■ **WHAT THE TASK ASKS**
Your answer must be the full listing below, repeated exactly, with no pictures in it.

■ **GIVEN INFORMATION**
------------------------------------
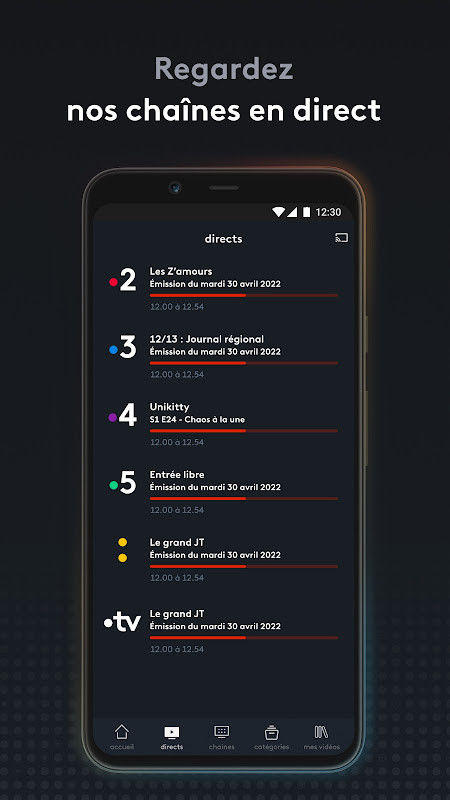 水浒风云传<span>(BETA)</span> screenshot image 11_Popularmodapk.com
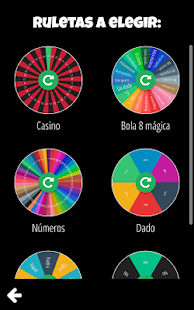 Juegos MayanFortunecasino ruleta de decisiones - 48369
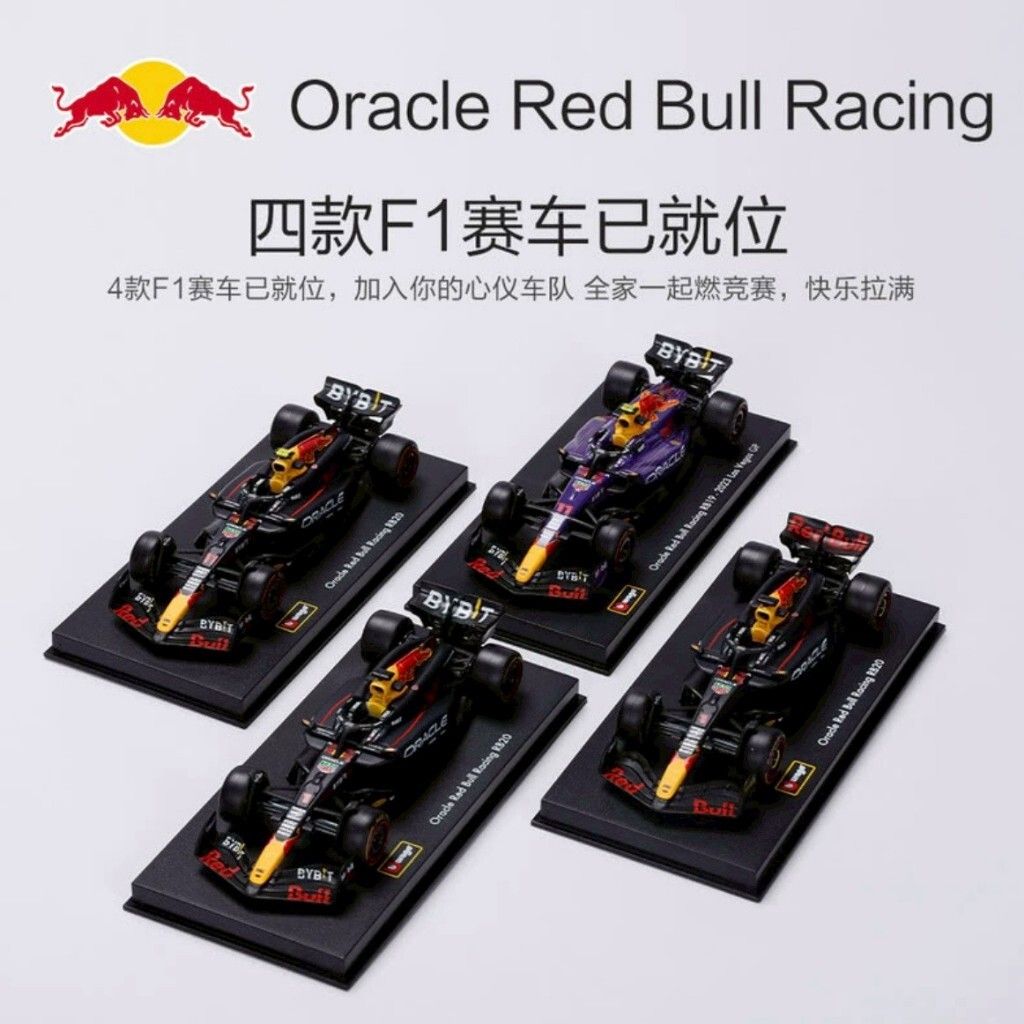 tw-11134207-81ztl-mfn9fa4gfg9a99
------------------------------------
■ **RESPONSE AREA**
 水浒风云传<span>(BETA)</span> screenshot image 11_Popularmodapk.com
 Juegos MayanFortunecasino ruleta de decisiones - 48369
 tw-11134207-81ztl-mfn9fa4gfg9a99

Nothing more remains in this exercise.